The sample Peter shared is using our new API from v8.

martincostello avatar Jan 10 '24 20:01 martincostello

ah okay than V7 would be helpful at this moment because I do not have the time at this moment to rewrite all my code. But I do not use this services/builder-option. So within the context of my code would be the best. thanks a lot!

MannusEtten avatar Jan 10 '24 21:01 MannusEtten

In case of V7 you have several ways to achieve the desired behaviour.

In the below samples I'll use HttpResponseMessage because I'm more familiar with that compared to Flurl. But I think the same concepts could be applied there as well.
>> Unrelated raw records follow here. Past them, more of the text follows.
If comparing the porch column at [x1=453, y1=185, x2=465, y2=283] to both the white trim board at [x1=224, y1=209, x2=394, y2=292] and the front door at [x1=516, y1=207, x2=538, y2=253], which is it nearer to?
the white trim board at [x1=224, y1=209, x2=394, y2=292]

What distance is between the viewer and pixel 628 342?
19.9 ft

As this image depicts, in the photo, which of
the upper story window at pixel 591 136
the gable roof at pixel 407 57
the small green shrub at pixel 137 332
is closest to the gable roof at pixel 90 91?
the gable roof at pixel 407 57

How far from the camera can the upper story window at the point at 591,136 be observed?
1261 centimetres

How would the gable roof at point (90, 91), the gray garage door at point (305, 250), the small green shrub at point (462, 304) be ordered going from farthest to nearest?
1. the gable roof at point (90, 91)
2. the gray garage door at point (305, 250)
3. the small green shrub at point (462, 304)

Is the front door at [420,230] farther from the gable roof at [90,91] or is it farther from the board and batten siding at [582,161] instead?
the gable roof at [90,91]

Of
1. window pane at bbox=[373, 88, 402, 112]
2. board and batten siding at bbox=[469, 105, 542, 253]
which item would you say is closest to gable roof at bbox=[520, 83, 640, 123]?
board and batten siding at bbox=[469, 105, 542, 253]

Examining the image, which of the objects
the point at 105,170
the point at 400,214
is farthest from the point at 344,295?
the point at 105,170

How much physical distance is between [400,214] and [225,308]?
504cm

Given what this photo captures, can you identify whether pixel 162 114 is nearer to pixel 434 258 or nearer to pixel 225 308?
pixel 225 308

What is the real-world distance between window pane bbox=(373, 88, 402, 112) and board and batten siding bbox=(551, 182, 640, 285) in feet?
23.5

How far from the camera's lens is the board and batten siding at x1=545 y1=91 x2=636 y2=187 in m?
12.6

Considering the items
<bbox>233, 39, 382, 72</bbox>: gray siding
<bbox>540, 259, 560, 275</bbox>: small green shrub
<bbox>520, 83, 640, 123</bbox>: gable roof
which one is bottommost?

Blocking call inside HandleResult

Policy<HttpResponseMessage>
    .HandleResult(response =>
        response.StatusCode == System.Net.HttpStatusCode.InternalServerError
        && response.Content.ReadAsStringAsync().GetAwaiter().GetResult().Contains("pending")
    .WaitAndRetry(...)

Because there is no HandleResultAsync that's why we have to use .GetAwaiter().GetResult() on the ReadAsStringAsync() instead of await.

This solution assumes that the response body is fairly small: If the request processing is still pending then most probably the response body does not contain too much data.

Using FallbackAsync

var fallback = Policy<HttpResponseMessage>
    .HandleResult(res => res.StatusCode == HttpStatusCode.OK)
    .FallbackAsync(async (dr, ctx, ct) =>
    {
        //await dr.Result.Content.LoadIntoBufferAsync(); //depending on the .NET version you might need to call this
        var responseBody = await dr.Result.Content.ReadAsStringAsync(ct);
        if(responseBody.Contains("pending"))
        {
            throw new ShouldRetryException();
        }
        return dr.Result;
    },  onFallbackAsync: (_, __) => Task.CompletedTask);
    
var retry =  Policy<HttpResponseMessage>
        .Handle<ShouldRetryException>()
        .WaitAndRetryAsync(...);

var policy = Policy.WrapAsync(retry, fallback);    

Here the trick is that a Fallback is used to determine whether the action should be retried or not. There is a FallbackAsync which can read the HttpResponseMessage and based on your conditions either does nothing (return dr.Result) or throws a custom exception. The retry is defined as the outer policy which is aware of the custom exception.

Move the response check inside the ExecuteAsync

var res = await retry.ExecuteAsync(async ct => 
{
    var response = await client.GetAsync("...", ct);  
    
    if(response.StatusCode != HttpStatusCode.OK)
        return response;

    //await response.Content.LoadIntoBufferAsync();
    var responseBody = await response.Content.ReadAsStringAsync(ct);
    if(responseBody.Contains("pending"))
    {
        throw new ShouldRetryException();
    }

    return response;
}, CancellationToken.None);

Rather than defining a Fallback policy the FallbackAsync's logic could be placed inside the ExecuteAsync as well.